**WRITTEN REQUEST:**
Count the lines of the records below that contain the word "would". Reply with the number only.

**STORED RECORDS:**
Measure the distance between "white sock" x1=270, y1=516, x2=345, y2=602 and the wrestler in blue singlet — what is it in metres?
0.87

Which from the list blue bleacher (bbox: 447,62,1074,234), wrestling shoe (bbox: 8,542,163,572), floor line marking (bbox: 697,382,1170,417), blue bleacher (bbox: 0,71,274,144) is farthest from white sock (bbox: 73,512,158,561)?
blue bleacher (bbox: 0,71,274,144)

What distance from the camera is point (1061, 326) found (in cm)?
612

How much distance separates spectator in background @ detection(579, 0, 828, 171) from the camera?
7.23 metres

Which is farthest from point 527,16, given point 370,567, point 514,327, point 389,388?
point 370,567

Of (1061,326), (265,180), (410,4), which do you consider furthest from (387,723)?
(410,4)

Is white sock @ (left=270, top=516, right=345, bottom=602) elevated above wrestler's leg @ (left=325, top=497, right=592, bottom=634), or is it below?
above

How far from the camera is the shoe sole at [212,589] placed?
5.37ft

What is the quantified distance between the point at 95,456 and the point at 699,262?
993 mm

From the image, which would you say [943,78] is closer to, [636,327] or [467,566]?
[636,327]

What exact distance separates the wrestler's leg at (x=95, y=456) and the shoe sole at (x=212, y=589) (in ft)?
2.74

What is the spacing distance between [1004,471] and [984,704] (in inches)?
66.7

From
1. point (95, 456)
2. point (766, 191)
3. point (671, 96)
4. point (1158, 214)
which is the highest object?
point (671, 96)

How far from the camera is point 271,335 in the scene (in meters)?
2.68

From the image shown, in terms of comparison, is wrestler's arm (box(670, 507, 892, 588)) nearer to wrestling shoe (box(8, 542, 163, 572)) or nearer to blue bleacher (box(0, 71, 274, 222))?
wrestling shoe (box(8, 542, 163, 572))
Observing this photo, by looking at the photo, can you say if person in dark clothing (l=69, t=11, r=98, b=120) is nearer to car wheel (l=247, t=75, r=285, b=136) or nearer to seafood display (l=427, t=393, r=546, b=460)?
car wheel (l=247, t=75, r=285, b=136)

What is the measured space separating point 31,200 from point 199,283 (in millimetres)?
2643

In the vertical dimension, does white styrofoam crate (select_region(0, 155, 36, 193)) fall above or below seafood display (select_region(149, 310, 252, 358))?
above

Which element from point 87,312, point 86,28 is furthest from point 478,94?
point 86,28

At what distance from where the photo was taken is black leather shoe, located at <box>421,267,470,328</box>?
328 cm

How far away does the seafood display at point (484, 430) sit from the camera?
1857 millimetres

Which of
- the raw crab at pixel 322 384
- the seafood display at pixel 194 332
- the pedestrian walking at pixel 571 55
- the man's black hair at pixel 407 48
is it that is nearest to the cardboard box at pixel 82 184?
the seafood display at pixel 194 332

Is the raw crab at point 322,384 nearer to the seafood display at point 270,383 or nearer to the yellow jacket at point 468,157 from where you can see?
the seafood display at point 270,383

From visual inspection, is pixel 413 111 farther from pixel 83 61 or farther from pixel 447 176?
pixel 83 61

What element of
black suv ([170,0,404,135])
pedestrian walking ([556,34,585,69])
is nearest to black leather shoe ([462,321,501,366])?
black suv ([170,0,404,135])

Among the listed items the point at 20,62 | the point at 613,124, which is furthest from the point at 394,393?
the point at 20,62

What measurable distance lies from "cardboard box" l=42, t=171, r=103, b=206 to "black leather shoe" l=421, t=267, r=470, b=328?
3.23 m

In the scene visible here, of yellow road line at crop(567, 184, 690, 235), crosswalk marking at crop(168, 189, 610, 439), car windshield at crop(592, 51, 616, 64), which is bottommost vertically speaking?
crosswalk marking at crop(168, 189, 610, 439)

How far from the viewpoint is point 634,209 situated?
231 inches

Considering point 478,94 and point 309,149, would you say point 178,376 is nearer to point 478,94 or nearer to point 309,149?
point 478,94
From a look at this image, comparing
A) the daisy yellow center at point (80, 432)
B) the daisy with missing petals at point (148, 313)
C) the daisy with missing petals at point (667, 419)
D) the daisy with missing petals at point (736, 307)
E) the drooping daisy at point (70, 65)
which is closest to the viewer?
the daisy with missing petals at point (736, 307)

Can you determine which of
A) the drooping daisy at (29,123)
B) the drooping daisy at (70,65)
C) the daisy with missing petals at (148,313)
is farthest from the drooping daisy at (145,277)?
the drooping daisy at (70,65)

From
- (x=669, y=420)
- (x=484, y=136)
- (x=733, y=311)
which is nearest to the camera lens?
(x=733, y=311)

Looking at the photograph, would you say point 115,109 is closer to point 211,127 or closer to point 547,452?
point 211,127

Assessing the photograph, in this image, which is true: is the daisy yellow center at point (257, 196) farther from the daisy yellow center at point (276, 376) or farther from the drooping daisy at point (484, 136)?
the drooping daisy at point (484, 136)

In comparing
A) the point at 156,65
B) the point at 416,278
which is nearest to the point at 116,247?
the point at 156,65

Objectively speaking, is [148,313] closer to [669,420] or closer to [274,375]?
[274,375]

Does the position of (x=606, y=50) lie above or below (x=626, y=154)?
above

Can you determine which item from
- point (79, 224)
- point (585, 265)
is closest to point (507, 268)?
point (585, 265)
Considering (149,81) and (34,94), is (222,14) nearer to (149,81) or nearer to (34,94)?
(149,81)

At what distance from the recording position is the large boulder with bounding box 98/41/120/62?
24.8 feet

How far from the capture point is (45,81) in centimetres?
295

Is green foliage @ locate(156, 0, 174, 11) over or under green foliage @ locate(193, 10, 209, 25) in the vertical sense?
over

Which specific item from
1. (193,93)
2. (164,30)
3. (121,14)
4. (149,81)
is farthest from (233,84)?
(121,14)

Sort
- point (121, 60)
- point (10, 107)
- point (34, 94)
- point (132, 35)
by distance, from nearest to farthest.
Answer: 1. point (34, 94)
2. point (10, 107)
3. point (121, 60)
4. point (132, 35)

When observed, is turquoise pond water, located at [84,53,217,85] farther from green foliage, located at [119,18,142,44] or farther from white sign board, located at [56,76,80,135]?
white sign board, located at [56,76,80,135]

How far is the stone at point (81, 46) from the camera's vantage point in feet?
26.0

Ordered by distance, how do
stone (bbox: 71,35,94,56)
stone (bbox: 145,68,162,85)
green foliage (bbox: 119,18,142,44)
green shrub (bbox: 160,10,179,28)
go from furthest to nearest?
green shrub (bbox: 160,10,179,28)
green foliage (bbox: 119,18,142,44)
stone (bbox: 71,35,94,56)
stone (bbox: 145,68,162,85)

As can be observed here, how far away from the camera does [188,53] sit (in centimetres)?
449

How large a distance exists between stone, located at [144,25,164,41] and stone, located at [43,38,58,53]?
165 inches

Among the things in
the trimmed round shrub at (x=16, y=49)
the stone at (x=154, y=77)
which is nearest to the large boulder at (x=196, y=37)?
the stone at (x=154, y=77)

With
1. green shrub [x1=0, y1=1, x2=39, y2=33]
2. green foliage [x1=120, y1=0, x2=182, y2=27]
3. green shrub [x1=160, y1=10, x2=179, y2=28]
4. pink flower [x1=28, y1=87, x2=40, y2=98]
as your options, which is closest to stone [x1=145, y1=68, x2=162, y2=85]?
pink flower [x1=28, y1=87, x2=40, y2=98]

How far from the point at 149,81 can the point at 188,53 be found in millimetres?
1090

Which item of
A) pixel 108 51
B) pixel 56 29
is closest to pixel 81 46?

**EXERCISE ANSWER:**
3